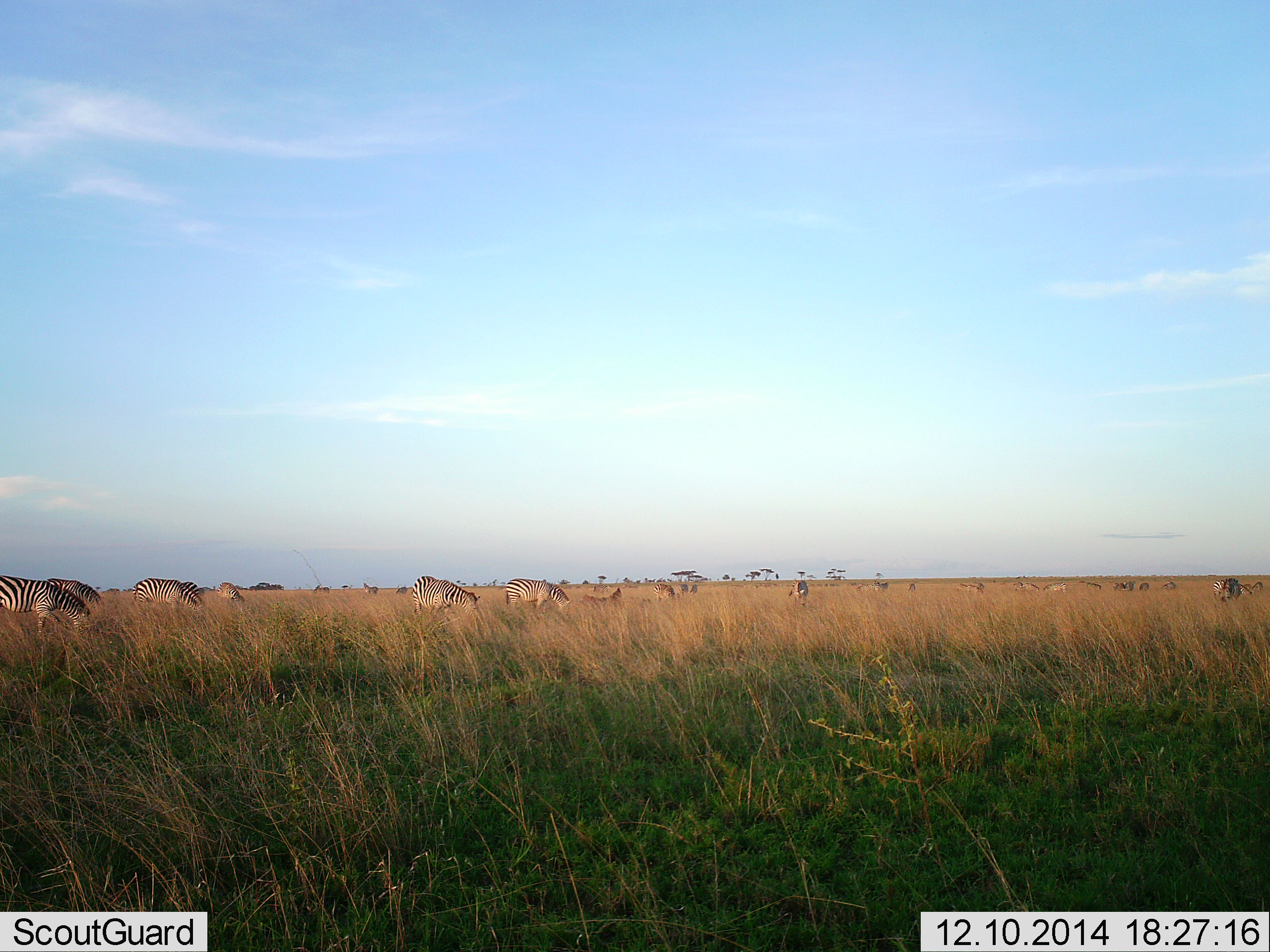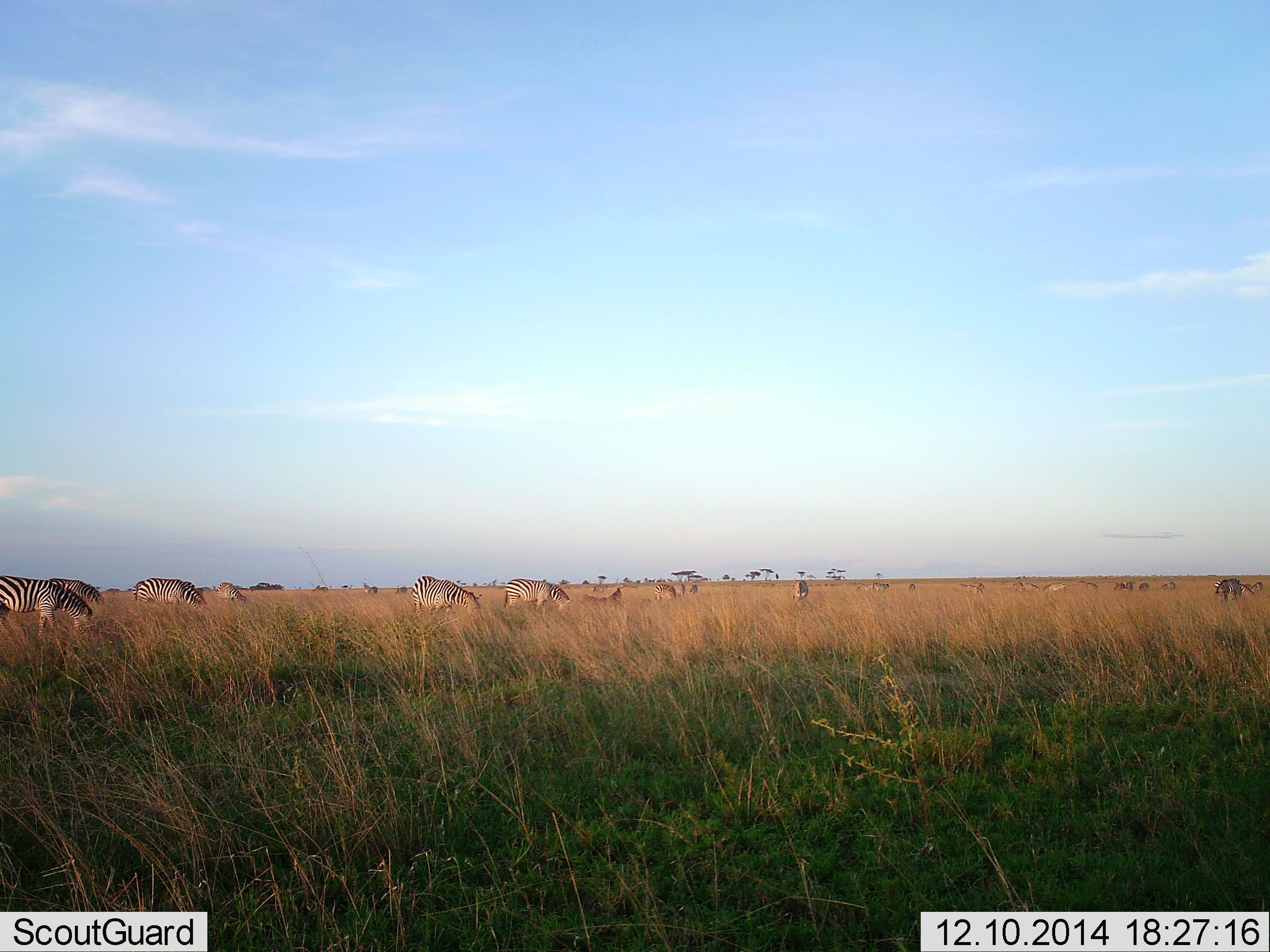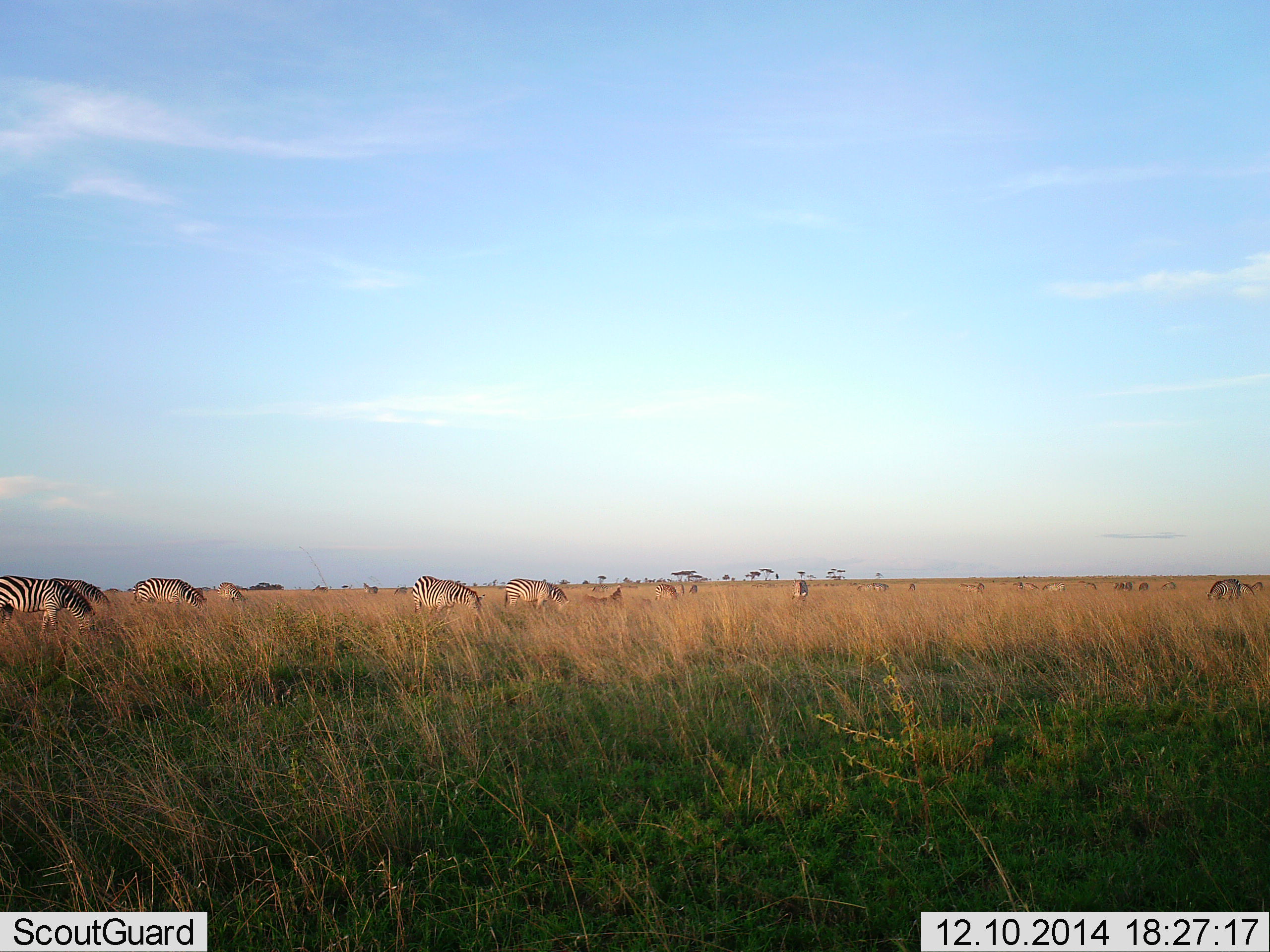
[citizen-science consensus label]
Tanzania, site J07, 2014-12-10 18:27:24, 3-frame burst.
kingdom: Animalia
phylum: Chordata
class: Mammalia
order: Perissodactyla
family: Equidae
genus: Equus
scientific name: Equus quagga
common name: plains zebra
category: zebra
Zebra (plains zebra) (Equus quagga), count 11-50. Behavior (volunteer vote fractions): standing 31%, resting 0%, moving 15%, interacting 0%. Young present (vote fraction): 0%. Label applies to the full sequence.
====
> **Assigned task**:
Only the text of the records belongs in your answer, repeated exactly; the pictures stay out.

> **Answer space**:
[citizen-science consensus label]
Tanzania, site J07, 2014-12-10 18:27:24, 3-frame burst.
kingdom: Animalia
phylum: Chordata
class: Mammalia
order: Perissodactyla
family: Equidae
genus: Equus
scientific name: Equus quagga
common name: plains zebra
category: zebra
Zebra (plains zebra) (Equus quagga), count 11-50. Behavior (volunteer vote fractions): standing 31%, resting 0%, moving 15%, interacting 0%. Young present (vote fraction): 0%. Label applies to the full sequence.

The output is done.